No entanto, a mais importante contribuição da Nintendo para com o mercado americano, e consequentemente, para a indústria dos jogos eletrônicos como um todo, foi a forma como a empresa decidiu se portar no mercado, marcada pelo modelo de marketing agressivo da empresa, que foi desde a criação da revista Nintendo Power até a produção de um longa metragem – The Wizard – para promover o lançamento de Super Mario Bros. 3 no mercado americano, assim como diversas brigas judiciais contra outras empresas – como a Atari/Tengen, por exemplo – a fim de evitar que jogos não licenciados para o NES fossem distribuídos no mercado. A Nintendo estabelecia então, pelas mãos de Minoru Arakawa, Howard Lincoln e Hiroshi Yamauchi, aquelas que seriam as bases do modelo de mercado que viria a ser o padrão da indústria por anos, e que resultou na época em um domínio quase absoluto do mercado americano, no qual a Nintendo chegou a projetar para o ano de 1989 um valor de U$ 3.4 bilhões em vendas, com 77% do market share. Na década seguinte, outras empresas viriam a disputar mercado com a Nintendo, mais notavelmente a SEGA e a Sony, utilizando muitas das estratégias que a própria Nintendo havia utilizado anteriormente, como as campanhas publicitárias provocativas e agressivas da SEGA com o Genesis/Mega Drive e o memorável anúncio do preço do Playstation original, que seguia a mesma filosofia que Hiroshi Yamauchi usara ao lançar o Famicom em 1983 no Japão com um valor extremamente convidativo e acessível para o hardware que entregava.

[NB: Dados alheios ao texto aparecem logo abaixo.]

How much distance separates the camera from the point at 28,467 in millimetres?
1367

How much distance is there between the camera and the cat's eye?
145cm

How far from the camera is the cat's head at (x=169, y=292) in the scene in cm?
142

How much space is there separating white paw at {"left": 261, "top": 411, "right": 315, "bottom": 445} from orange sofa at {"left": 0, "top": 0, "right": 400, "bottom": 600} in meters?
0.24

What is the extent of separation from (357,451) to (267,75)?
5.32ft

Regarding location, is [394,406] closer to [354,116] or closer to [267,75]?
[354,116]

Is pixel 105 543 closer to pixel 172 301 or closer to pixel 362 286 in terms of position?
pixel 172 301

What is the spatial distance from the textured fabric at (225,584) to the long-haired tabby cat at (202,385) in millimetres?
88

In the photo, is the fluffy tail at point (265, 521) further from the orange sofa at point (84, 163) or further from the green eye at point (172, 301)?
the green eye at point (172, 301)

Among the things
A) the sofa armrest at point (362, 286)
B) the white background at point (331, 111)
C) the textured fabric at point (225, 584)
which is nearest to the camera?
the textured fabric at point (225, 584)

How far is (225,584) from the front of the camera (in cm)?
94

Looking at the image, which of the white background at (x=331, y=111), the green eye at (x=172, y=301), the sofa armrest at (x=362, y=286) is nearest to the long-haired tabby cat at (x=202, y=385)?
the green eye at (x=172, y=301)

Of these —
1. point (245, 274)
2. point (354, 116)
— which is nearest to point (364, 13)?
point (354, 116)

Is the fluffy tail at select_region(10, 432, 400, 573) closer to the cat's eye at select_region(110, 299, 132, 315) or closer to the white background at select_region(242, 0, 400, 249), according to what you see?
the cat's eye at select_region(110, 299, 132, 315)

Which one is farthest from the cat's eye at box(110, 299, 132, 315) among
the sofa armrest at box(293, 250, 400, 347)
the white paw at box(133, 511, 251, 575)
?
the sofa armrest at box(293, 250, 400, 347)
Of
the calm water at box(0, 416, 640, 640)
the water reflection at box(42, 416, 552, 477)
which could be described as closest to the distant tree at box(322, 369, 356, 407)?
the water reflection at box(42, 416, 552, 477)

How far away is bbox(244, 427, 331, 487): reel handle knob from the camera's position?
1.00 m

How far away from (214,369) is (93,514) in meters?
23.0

Com o passar dos anos, muitas daquelas crianças entraram na indústria, seja como desenvolvedores, empresários ou jornalistas, mas aquela informação que consumiram ainda estava em suas cabeças. A magia em volta do mito de salvação de seu hobby favorito, que os levou a ingressar na indústria, não era questionada pela maioria; pelo contrário, a história foi sendo recontada de modo a ser considerada a versão oficial da história. Mais tarde, com o advento da popularidade da distribuição de vídeos amadores na internet em sites especializados, fóruns de discussão e posteriormente, o surgimento do Youtube, muitos entusiastas e fãs de videogame passaram a criar vídeos nos quais falavam sobre seu hobby favorito, e como a maioria esmagadora dos vídeos populares nessa época (e a bem da verdade, ainda hoje) era composta por americanos que cresceram lendo e ouvindo essas histórias sem pesquisar mais a fundo (com algumas exceções), o mito de que a Nintendo teria salvo os jogos eletrônicos foi sendo perpetuado e propagado para milhões de pessoas do mundo inteiro. Obviamente, pessoas de fora dos Estados Unidos e até mesmo muitos americanos que viveram a época e sabiam que o tal mito não refletia a realidade rejeitaram esta ideia, mas anos de propagação de uma versão romantizada (e deveras alterada) da história ainda fazem com que muitos se recusem a acreditar que o mito de salvação não é verdadeiro. No entanto, é ponto pacífico que a Nintendo revolucionou o mercado americano, e por consequência, o mercado global de consoles caseiros, o que é um fato a ser celebrado não só pela importância que teve, mas também por ter sido algo que aconteceu de verdade.